What you should do » Repeat exactly the lines below that lie between the line with "Extend the sofa" and the line with "put the foam stick into sofa's gap", counting both of those lines as part of the answer.

Data in this exercise »
────────

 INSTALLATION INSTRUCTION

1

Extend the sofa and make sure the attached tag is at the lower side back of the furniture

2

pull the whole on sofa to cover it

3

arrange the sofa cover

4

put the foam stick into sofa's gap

────────

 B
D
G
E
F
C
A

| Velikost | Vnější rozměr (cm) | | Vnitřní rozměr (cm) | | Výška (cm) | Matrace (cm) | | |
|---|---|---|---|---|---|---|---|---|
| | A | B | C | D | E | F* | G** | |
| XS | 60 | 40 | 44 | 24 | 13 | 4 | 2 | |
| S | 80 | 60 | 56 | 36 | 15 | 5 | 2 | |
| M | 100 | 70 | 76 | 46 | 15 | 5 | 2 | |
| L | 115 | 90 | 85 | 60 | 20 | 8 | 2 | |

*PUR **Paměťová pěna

────────

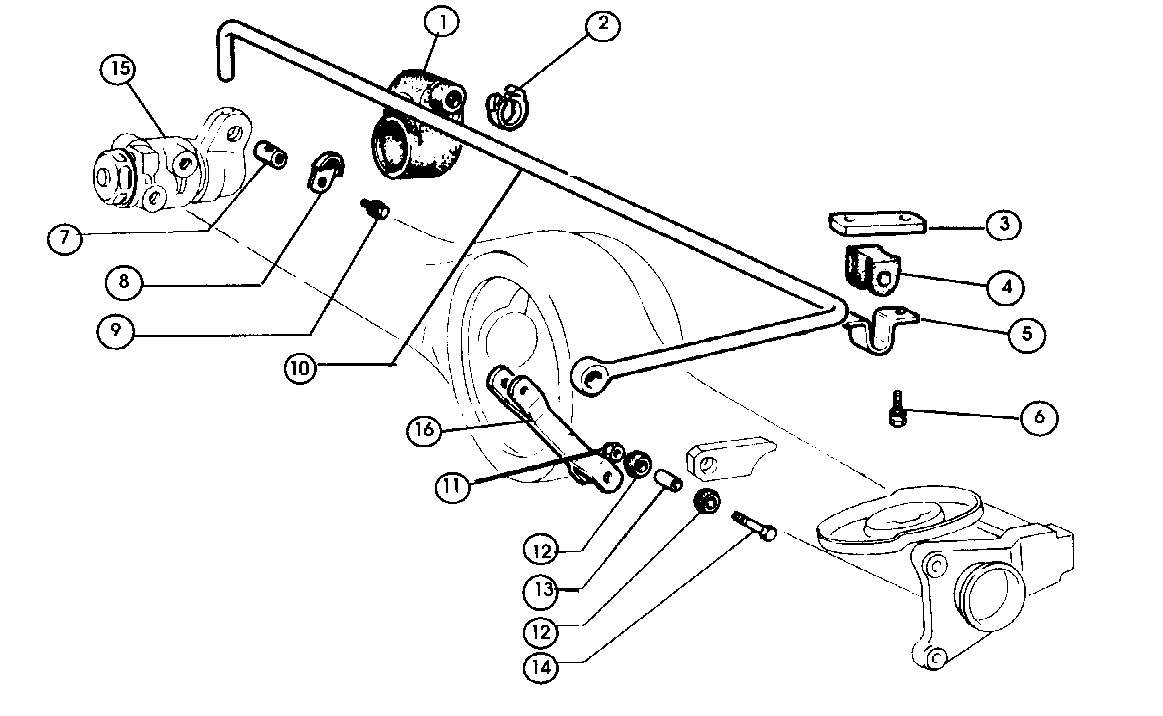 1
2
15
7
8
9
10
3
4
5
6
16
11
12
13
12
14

────────

Task output »
Extend the sofa and make sure the attached tag is at the lower side back of the furniture

2

pull the whole on sofa to cover it

3

arrange the sofa cover

4

put the foam stick into sofa's gap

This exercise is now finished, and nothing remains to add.